Disability Advocates Want to Give Andy Byford’s Subway Accessibility Plan Some Teeth
Byford has committed to doubling the pace of elevator installation. Advocates want that codified in an enforceable court agreement.
Only 24 percent of subway stations are accessible for people who can’t use stairs or escalators. And less than half of the neighborhoods served by the subway have at least one elevator-accessible station, according to a new report from Comptroller Scott Stringer.
That’s on a good day. Elevator outages and malfunctions are commonplace, making even the accessible parts of the system haphazard and unreliable.
What might be a 10-minute subway trip for most New Yorkers can take three hours for people with mobility impairments, Monica Bartley, an organizer with the Center for Independence of the Disabled NY, told the audience at a TransitCenter panel last night.
A few weeks ago, Bartley and her colleagues were on their way back to Union Square from a meeting with MTA officials four stops away at Bowling Green. When she got off the train, she learned that the 4/5/6 platform at Union Square is not elevator-accessible. She was advised to head to Grand Central. “When I got to Grand Central, the elevator there was not working,” she said. “I went back and headed for Brooklyn Bridge, then I discovered that one was under construction.”
Multiple trains and many hours later, Bartley was back in the Financial District at Fulton Street. She ended up taking the bus to Union Square.
“Whenever we plan to travel, we always have to plan for a lot more time than it would take someone normally to travel around the city,” she said.
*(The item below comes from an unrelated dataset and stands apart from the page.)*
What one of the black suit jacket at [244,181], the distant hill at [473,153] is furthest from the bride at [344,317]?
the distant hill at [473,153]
Improving accessibility is one of the four topline priorities in Byford’s subway action plan, released in May. Over the next five years, the MTA plans to make 50 more stations accessible, so that wheelchair users are never more than two stops away from a station with an elevator. Byford has hired former TLC accessibility program manager Alex Elegudin to steer the agency’s accessibility mission.
In addition to retrofitting stations with elevators, Byford’s accessibility priorities reflect TransitCenter’s #AccessDenied campaign: hiring staff with first-hand experience of the subway’s accessibility shortcomings, improving the reliability of elevators, and a “streamlined” design-build approach to elevator installation.
Panelists pointed out that accessibility doesn’t end with elevators. The width of platforms, the gap between platforms and trains, bus stop snow removal, and the clarity of audio and visual service announcements are all daily concerns for subway riders with disabilities.
Bartley and other disability advocates in the room applauded Byford’s commitment to accessibility, but they challenged him to codify it legally.
Nearly three decades after the passage of the Americans with Disabilities Act, the MTA has dragged its feet compared to peers in Boston and Chicago, where about 70 percent of stations are accessible and the number is rising. The MTA is currently in the process of settling a class-action lawsuit filed by the organization Disability Rights Advocates related to recent station renovations that did not include accessibility upgrades.
“Fifty stations in five years… that is a very aggressive pace,” panelist and Disability Rights Advocates attorney Emily Seelenfreund said of Byford’s plan. “All we ask of Mr. Byford is to ‘put your money where you mouth is,’ and to enter into a court-enforceable, binding settlement agreement to make those stations accessible.”
“As we know, the MTA is a public entity and priorities can change,” she said. “We don’t want this priority to change. We want it to be the letter of the law.”